◆ **EXERCISE PROMPT**: Pictures are to be left out, and only the lines below starting at the one with "Thanksgiving Gnomes Trio" and ending at the one with "Poop Like a" are to be reproduced, each exactly, both ends included.

◆ **TASK DATA**:
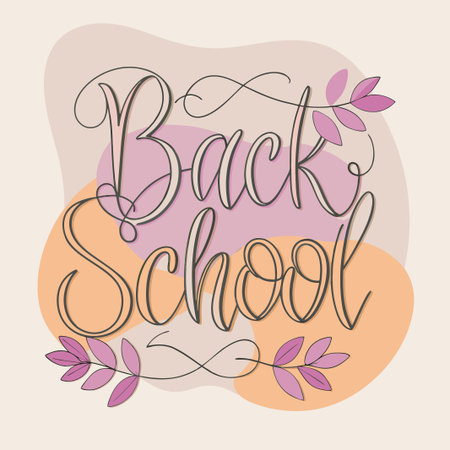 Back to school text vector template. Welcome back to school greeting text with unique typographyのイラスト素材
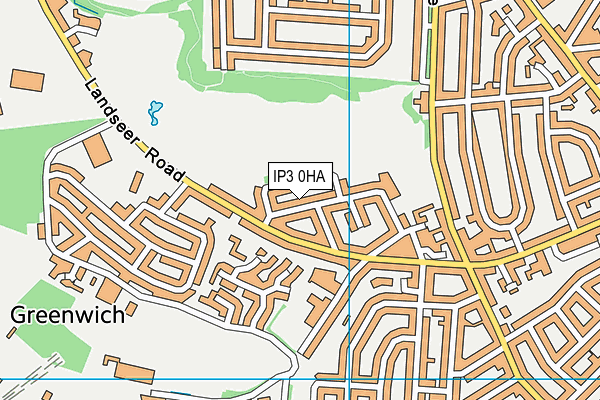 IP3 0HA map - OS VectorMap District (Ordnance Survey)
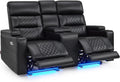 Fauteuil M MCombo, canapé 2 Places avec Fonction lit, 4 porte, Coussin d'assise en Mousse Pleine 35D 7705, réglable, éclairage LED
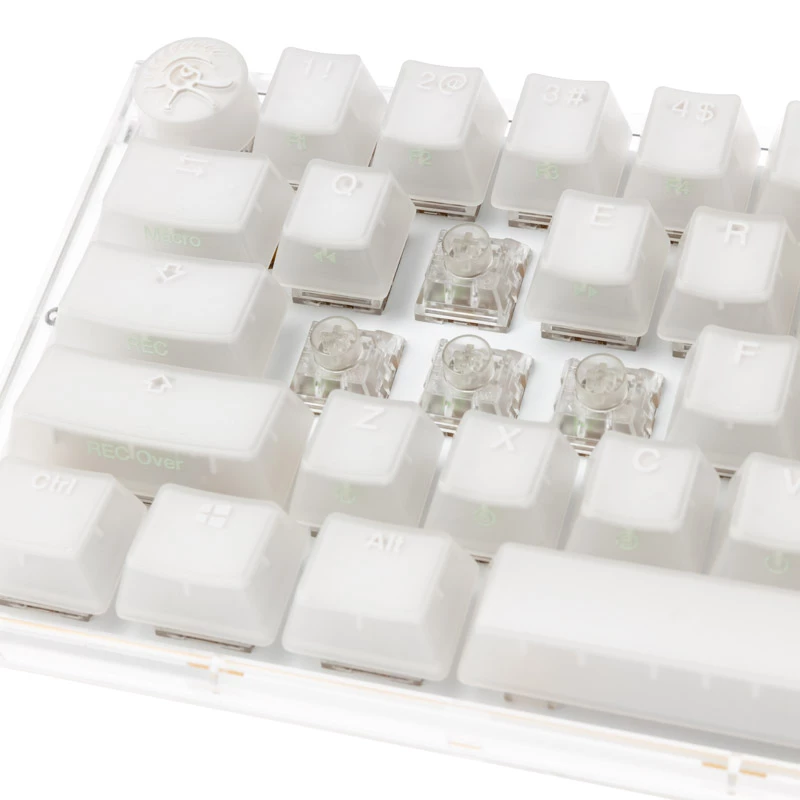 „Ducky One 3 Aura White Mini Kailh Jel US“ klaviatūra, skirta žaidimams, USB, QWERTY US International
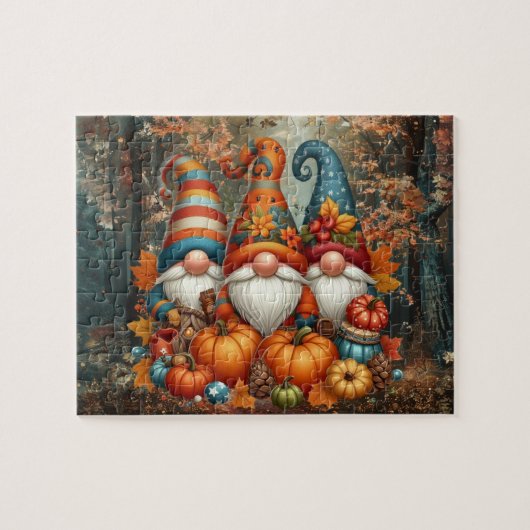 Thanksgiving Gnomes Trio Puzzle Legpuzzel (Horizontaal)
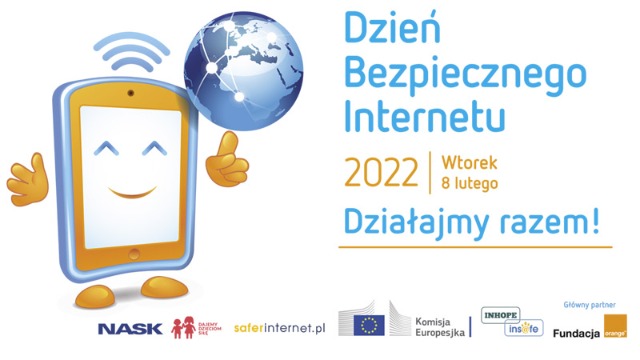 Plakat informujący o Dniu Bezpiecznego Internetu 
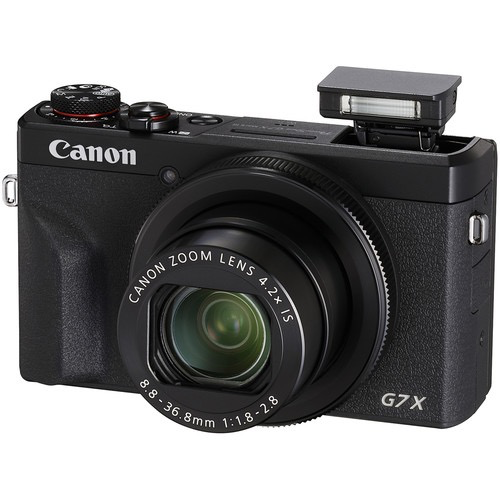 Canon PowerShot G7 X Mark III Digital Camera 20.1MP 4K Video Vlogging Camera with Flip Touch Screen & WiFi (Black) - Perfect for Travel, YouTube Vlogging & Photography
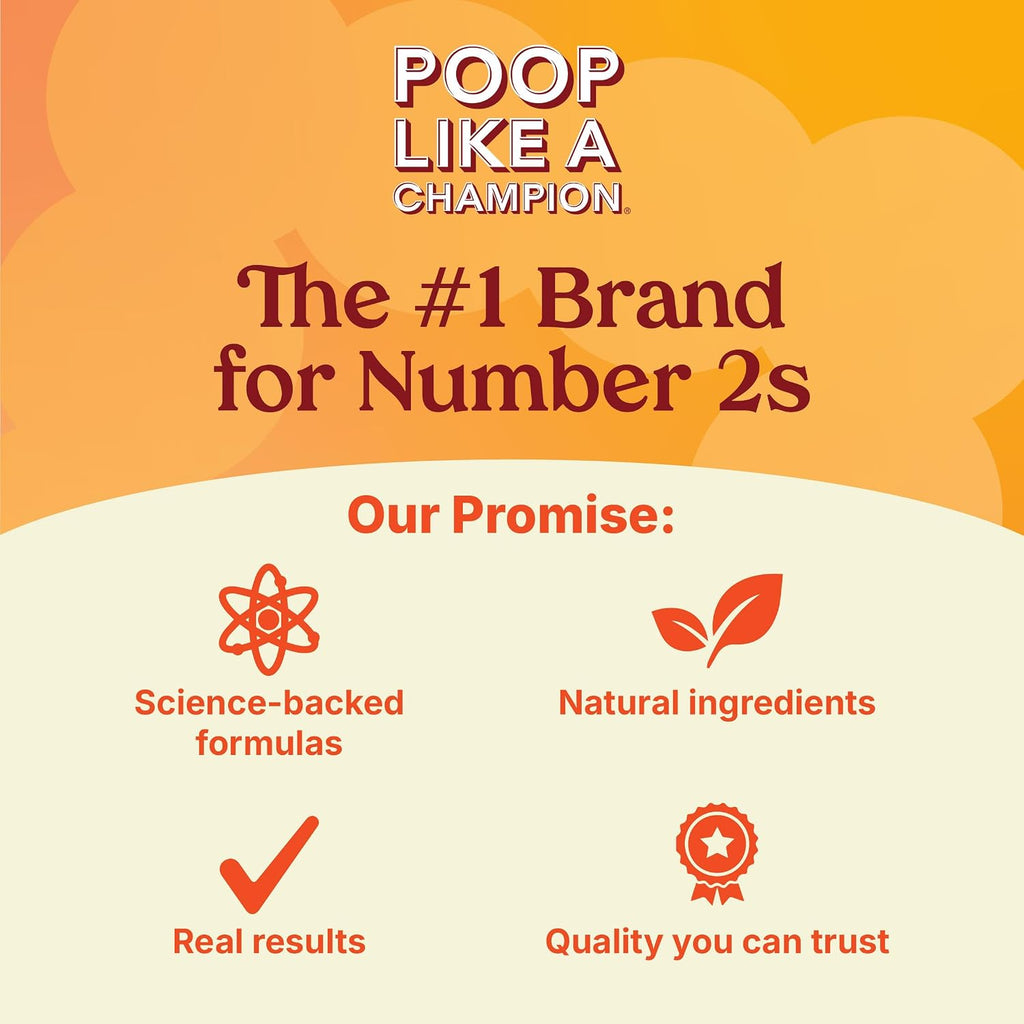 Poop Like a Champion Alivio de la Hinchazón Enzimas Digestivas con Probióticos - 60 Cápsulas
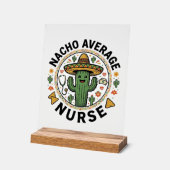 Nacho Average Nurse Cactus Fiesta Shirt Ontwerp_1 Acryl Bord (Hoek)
==
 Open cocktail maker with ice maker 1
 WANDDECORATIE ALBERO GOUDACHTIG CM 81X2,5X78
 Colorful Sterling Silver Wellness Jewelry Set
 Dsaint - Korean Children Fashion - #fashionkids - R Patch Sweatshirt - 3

◆ **ANSWER BOX**:
 Thanksgiving Gnomes Trio Puzzle Legpuzzel (Horizontaal)
 Plakat informujący o Dniu Bezpiecznego Internetu 
 Canon PowerShot G7 X Mark III Digital Camera 20.1MP 4K Video Vlogging Camera with Flip Touch Screen & WiFi (Black) - Perfect for Travel, YouTube Vlogging & Photography
 Poop Like a Champion Alivio de la Hinchazón Enzimas Digestivas con Probióticos - 60 Cápsulas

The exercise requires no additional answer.